Artist Converts Trash To Art in New Show
“LAMBIE”: This junk mail collage is featured in “Re:fuse,” Aurora Robson’s solo exhibition running at the Hunterdon Art Museum May 19 through September 1. An opening reception and gallery talk are scheduled for Sunday, May 19 from 2 to 4 p.m.
Sometimes one man’s trash isn’t just another man’s treasure. For Aurora Robson, it can be art.
Robson’s solo exhibition “Re:fuse” opens Sunday, May 19 at the Hunterdon Art Museum, with a reception from 2 to 4 p.m. Everyone is welcome to the opening, which will include a gallery talk by the artist and refreshments. The exhibit runs through September 1.
Robson is a multi-media artist known mostly for her meditative work converting plastic waste into art. Robson’s art challenges our perception of matter. “Can artists serve a significant role in terms of solving environmental and societal problems? The answer is yes,” says Robson.
“Artists have historically served as the eyes of society. The impulse to make a piece of art is precisely the opposite of the impulse to throw something away,” she said in her TEDx Talk. “I practice revealing the hidden value and potential in trash by working with the vehicles and packages that deliver the things we desire to us.”
In “Re:fuse,” Robson uses laundry detergent, bleach, shampoo, and milk bottles; other plastic debris; and junk mail to create visually intriguing works of art. The exhibition features wall reliefs — including several new pieces — and an assortment of junk-mail collages.
Her practice is about shifting negative trajectories into something positive: Much of Robson’s art formally references recurring nightmares she experienced as a child. Robson noted that these nightmares typically consisted of this “never-ending looping knot that continued in every direction.”
In the negative spaces in those knots, various blobs would form and grow. “I felt like they were going to suffocate me,” she said. From the depths of those dark midnight terrors, Robson conjured up images to create harmonious compositions.
Robson holds a double major B.A. in visual arts and art history from Columbia University. Her work has been featured in Sculpture Magazine, Art in America, WIRED, Art & Antiques, the cover of Green Building + Design, and other publications.
She is a recipient of the Pollock Krasner Grant, a New York Foundation for the Arts Fellowship in Sculpture, a TED/Lincoln Re-Imagine Prize, and a National Endowment for the Arts Art Work Grant.
Robson is also the founding artist of Project Vortex, an international collective of artists, designers, and architects who work with plastic debris. She is also the creator of a college course “Sculpture + Intercepting the Waste Stream” (SIWS) that she has taught at universities.

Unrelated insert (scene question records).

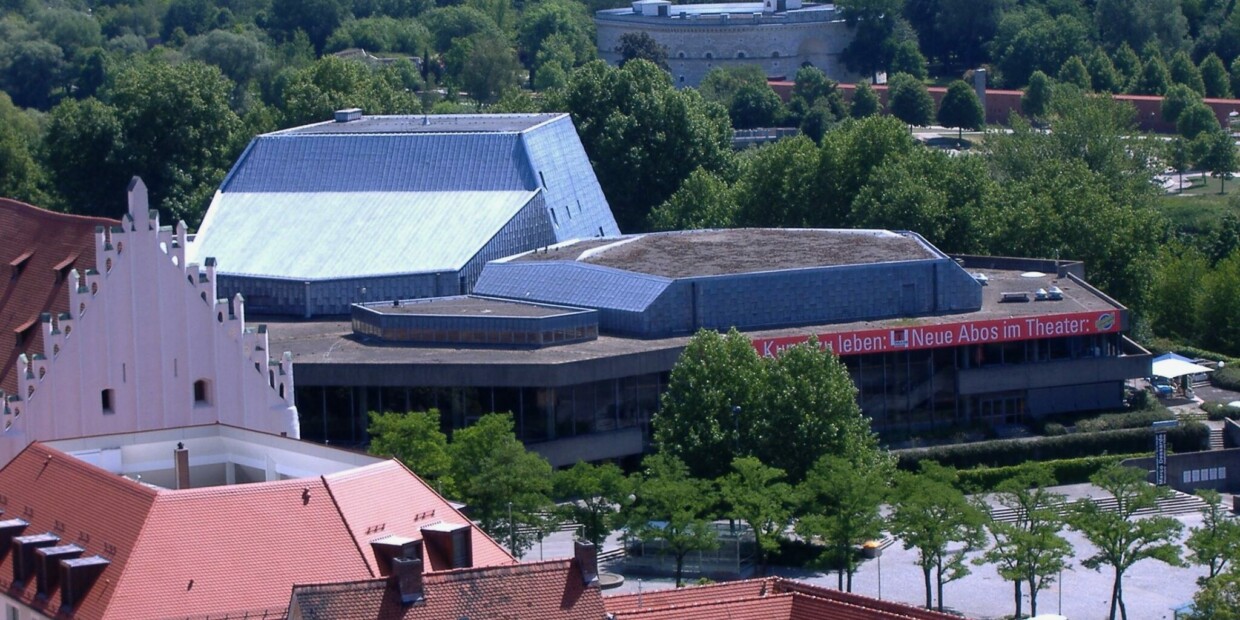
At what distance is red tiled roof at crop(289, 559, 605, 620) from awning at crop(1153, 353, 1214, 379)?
70.6 metres

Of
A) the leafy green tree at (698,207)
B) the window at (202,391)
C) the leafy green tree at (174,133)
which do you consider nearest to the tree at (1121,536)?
the window at (202,391)

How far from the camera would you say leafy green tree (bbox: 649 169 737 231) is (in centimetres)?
15325

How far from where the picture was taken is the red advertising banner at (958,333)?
115m

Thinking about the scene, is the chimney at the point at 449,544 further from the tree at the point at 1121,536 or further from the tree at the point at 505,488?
the tree at the point at 1121,536

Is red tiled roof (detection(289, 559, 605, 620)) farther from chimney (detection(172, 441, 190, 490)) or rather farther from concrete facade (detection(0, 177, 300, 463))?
concrete facade (detection(0, 177, 300, 463))

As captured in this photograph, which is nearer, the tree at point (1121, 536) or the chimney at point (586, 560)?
the chimney at point (586, 560)

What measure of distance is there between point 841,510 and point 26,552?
34808 mm

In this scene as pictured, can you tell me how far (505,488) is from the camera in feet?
304

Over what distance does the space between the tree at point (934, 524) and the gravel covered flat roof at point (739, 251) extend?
1106 inches

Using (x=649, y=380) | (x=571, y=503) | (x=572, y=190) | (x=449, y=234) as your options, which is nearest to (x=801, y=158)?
(x=572, y=190)

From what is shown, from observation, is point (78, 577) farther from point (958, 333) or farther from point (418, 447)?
point (958, 333)

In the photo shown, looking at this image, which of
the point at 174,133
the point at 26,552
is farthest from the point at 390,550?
the point at 174,133

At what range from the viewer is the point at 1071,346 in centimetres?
12181

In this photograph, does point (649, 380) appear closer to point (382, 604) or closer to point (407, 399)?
point (407, 399)
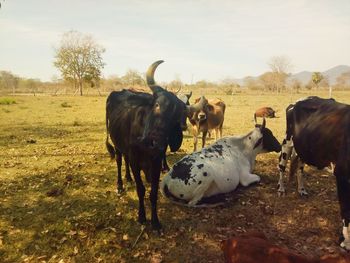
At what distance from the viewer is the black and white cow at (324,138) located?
5.32 meters

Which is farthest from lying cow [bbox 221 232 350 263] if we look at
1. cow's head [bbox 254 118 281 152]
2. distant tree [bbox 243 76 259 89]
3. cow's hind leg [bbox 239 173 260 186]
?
distant tree [bbox 243 76 259 89]

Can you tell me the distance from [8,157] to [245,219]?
8351 millimetres

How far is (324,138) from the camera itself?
5902 millimetres

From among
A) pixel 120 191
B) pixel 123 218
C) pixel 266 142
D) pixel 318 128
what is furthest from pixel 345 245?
pixel 120 191

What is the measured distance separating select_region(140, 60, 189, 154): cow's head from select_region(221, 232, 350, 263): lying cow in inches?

“My goal in making art is to give people an opportunity to reflect on their own perception of value so that we can all recognize that it isn’t just the letter, it’s the envelope that’s a gift,” Robson noted in her TEDx Talk. “In fact, all of this is. Waste is merely displaced abundance. Giving thought and attention and energy to matter is what makes something a piece of art.”